Your assignment: Wherever "level" shows up in the records below, copy the whole line.

Supplied material:
- - - -

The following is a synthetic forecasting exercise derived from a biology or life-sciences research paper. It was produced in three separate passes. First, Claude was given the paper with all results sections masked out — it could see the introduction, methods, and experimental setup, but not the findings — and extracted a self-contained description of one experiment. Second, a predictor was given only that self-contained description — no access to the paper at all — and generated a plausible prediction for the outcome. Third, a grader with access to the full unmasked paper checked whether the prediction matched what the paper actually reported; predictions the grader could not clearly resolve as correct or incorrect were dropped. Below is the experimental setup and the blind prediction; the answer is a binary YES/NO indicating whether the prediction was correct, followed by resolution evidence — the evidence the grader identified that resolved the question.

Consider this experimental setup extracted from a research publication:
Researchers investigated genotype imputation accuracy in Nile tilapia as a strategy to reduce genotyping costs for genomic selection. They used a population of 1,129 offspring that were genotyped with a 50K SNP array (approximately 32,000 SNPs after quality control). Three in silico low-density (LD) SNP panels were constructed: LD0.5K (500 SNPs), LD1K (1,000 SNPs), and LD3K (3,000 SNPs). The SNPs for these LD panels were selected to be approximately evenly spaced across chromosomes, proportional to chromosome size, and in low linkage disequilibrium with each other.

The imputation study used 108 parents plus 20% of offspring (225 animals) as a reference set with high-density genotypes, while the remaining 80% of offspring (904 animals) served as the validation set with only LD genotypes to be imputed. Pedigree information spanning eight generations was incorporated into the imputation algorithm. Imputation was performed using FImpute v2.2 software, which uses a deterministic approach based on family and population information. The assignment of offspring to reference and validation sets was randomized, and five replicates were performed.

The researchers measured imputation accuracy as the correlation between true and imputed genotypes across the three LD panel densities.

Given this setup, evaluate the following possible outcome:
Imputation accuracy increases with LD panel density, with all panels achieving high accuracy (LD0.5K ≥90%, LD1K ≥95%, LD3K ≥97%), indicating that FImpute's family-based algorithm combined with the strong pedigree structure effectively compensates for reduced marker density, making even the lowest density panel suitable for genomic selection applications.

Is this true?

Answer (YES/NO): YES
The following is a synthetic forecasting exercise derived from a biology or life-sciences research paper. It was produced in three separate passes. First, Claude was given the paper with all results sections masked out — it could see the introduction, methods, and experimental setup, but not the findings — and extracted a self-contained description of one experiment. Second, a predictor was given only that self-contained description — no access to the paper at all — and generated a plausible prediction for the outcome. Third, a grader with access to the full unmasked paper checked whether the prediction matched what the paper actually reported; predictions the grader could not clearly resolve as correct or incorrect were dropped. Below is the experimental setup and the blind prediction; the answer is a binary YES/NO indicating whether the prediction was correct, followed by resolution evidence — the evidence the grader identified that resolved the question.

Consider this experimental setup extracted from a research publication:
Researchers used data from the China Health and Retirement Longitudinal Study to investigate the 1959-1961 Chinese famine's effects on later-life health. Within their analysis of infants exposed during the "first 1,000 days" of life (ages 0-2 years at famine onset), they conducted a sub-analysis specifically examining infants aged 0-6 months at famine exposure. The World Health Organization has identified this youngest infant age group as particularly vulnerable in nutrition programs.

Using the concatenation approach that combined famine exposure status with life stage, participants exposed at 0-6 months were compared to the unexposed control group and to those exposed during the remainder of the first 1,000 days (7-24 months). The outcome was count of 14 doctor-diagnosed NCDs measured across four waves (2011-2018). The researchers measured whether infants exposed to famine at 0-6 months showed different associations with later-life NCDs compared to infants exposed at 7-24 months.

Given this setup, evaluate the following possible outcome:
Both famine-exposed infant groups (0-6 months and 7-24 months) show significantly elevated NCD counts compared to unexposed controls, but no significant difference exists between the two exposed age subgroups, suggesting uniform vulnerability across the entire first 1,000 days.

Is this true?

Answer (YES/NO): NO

- - - -

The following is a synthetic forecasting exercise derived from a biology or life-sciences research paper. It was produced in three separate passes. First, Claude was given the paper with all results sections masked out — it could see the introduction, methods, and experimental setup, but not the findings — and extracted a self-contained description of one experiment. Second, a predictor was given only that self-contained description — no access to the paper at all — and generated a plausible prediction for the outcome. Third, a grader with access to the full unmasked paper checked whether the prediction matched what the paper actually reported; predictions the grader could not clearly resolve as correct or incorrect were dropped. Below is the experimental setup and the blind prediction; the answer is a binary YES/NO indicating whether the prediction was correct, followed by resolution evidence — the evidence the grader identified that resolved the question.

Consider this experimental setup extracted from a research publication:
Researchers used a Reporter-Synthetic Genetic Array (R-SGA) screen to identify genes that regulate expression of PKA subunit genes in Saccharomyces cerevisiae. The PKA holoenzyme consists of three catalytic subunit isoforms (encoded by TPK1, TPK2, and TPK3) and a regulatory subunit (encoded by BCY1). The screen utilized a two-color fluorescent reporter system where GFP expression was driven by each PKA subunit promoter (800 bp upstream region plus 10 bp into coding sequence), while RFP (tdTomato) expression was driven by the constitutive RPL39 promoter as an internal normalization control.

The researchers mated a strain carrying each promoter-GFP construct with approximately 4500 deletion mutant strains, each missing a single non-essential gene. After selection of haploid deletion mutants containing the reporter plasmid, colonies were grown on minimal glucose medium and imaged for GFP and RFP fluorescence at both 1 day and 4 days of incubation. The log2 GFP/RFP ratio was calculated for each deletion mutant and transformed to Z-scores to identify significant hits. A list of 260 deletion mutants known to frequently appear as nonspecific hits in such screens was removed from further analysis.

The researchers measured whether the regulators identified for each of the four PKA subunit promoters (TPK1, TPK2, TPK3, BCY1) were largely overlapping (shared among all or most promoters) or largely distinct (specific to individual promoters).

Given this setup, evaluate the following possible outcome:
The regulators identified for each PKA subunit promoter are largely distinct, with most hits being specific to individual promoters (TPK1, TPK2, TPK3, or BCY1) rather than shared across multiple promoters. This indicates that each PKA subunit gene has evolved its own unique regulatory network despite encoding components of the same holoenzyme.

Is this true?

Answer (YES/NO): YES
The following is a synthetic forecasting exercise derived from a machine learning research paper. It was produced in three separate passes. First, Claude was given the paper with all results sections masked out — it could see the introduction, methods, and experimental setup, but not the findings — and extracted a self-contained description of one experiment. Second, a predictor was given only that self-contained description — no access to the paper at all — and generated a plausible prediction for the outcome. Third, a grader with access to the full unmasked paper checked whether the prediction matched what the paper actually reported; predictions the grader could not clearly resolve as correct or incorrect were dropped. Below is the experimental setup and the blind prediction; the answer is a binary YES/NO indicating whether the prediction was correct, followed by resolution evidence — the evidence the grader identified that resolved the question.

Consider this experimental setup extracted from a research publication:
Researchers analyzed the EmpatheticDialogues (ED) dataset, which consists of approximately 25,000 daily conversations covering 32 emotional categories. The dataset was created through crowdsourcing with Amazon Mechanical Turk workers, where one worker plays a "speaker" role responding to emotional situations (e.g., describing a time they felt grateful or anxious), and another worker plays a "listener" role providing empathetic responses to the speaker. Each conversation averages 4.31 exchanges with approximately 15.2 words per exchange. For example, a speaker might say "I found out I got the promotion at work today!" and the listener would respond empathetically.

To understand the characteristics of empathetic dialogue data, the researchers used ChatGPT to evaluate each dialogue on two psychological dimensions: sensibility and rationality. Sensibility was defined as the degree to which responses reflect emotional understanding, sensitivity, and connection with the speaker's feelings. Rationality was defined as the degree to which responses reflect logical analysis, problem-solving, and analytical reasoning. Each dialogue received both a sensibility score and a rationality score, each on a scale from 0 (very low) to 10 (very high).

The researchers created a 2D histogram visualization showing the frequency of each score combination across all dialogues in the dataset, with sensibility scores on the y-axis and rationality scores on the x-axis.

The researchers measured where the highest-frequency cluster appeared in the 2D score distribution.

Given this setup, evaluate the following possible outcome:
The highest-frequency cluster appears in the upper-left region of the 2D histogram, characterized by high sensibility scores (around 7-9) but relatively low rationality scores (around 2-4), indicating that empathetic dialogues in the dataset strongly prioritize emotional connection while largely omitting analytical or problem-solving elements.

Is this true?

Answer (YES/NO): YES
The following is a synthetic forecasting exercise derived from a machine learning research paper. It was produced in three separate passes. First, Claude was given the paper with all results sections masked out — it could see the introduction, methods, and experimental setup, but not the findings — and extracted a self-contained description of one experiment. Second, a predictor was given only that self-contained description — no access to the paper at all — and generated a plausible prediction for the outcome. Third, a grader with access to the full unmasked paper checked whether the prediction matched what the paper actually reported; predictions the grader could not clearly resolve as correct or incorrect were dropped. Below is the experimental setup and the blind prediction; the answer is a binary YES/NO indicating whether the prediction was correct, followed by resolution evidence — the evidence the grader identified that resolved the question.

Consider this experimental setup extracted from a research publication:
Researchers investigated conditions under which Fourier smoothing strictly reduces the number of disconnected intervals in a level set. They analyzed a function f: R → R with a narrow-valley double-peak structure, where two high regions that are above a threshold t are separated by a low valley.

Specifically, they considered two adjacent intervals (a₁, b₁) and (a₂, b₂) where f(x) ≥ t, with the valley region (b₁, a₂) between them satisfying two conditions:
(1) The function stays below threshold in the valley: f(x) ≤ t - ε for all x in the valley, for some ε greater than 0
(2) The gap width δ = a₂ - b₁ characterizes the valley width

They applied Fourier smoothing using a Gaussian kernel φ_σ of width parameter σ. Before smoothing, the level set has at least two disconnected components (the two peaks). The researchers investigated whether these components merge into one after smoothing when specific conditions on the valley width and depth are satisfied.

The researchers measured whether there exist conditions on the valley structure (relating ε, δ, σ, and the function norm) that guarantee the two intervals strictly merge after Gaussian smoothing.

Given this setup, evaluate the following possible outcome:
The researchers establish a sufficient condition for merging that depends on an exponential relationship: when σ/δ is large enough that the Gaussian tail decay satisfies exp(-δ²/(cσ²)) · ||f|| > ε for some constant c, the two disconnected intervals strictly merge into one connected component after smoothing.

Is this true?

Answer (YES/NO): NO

- - - -

Reply to the task:
Researchers investigated conditions under which Fourier smoothing strictly reduces the number of disconnected intervals in a level set. They analyzed a function f: R → R with a narrow-valley double-peak structure, where two high regions that are above a threshold t are separated by a low valley.
They applied Fourier smoothing using a Gaussian kernel φ_σ of width parameter σ. Before smoothing, the level set has at least two disconnected components (the two peaks). The researchers investigated whether these components merge into one after smoothing when specific conditions on the valley width and depth are satisfied.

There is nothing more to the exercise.